> [Written request]
Retype, without alteration, each line from the line containing "With respect to point" to the final line of the records.

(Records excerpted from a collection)
◇ ◇ ◇ ◇
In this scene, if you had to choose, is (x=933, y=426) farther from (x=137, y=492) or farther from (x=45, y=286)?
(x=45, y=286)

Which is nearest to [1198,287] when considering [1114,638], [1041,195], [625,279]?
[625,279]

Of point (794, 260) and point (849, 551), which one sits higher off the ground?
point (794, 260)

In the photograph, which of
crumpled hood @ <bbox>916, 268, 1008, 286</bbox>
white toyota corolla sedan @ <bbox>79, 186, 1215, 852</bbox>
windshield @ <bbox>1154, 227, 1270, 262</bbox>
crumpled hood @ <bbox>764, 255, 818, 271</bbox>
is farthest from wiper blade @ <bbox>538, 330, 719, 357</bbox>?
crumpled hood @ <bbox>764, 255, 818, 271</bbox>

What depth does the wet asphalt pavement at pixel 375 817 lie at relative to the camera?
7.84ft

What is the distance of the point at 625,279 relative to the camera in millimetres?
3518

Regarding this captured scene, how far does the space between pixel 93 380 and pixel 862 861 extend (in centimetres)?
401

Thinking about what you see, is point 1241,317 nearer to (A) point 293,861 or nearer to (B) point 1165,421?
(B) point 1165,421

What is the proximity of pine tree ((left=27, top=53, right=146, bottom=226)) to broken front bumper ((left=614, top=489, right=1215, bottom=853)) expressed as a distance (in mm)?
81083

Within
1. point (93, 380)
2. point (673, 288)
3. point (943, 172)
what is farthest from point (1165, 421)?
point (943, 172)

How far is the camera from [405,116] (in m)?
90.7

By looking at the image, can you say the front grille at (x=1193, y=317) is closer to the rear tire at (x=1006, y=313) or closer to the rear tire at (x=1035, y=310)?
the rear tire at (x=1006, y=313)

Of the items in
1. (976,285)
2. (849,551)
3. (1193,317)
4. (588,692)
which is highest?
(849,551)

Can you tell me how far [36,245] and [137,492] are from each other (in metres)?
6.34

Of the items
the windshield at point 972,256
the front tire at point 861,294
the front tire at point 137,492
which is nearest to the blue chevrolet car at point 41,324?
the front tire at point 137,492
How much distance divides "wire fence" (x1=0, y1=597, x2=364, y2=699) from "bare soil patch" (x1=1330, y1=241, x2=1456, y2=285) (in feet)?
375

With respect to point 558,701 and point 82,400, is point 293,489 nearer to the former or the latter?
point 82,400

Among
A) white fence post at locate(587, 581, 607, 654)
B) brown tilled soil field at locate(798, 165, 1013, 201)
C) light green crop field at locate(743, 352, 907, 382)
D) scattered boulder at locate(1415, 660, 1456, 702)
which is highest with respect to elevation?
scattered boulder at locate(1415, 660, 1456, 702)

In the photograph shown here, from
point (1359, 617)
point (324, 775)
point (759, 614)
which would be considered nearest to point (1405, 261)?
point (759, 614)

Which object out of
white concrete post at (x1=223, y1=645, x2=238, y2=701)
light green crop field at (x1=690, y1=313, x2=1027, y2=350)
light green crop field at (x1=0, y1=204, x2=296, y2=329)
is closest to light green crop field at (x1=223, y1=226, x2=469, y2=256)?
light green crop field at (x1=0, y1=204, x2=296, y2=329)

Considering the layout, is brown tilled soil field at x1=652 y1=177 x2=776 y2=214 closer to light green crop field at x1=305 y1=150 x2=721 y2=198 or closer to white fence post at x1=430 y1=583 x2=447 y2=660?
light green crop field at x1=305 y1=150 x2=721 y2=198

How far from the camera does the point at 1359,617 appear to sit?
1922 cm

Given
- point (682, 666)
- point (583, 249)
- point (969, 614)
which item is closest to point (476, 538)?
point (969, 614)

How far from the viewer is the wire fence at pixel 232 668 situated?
◇ ◇ ◇ ◇
> [Response below]
With respect to point 558,701 and point 82,400, is point 293,489 nearer to the former or the latter?
point 82,400

Among
A) white fence post at locate(587, 581, 607, 654)
B) brown tilled soil field at locate(798, 165, 1013, 201)
C) light green crop field at locate(743, 352, 907, 382)
D) scattered boulder at locate(1415, 660, 1456, 702)
which is highest with respect to elevation?
scattered boulder at locate(1415, 660, 1456, 702)

In the photograph shown here, from
point (1359, 617)
point (324, 775)
point (759, 614)
which would be considered nearest to point (1405, 261)?
point (759, 614)

Which object out of
white concrete post at (x1=223, y1=645, x2=238, y2=701)
light green crop field at (x1=690, y1=313, x2=1027, y2=350)
light green crop field at (x1=0, y1=204, x2=296, y2=329)
is closest to light green crop field at (x1=223, y1=226, x2=469, y2=256)?
light green crop field at (x1=0, y1=204, x2=296, y2=329)

Considering the layout, is brown tilled soil field at x1=652 y1=177 x2=776 y2=214 closer to light green crop field at x1=305 y1=150 x2=721 y2=198 or closer to white fence post at x1=430 y1=583 x2=447 y2=660?
light green crop field at x1=305 y1=150 x2=721 y2=198

How far from the camera does the point at 1359,617 appear to sit?
1922 cm

Given
- point (682, 666)
- point (583, 249)
- point (969, 614)
which item is closest to point (476, 538)?
point (969, 614)

How far from the viewer is the wire fence at pixel 232 668 situated?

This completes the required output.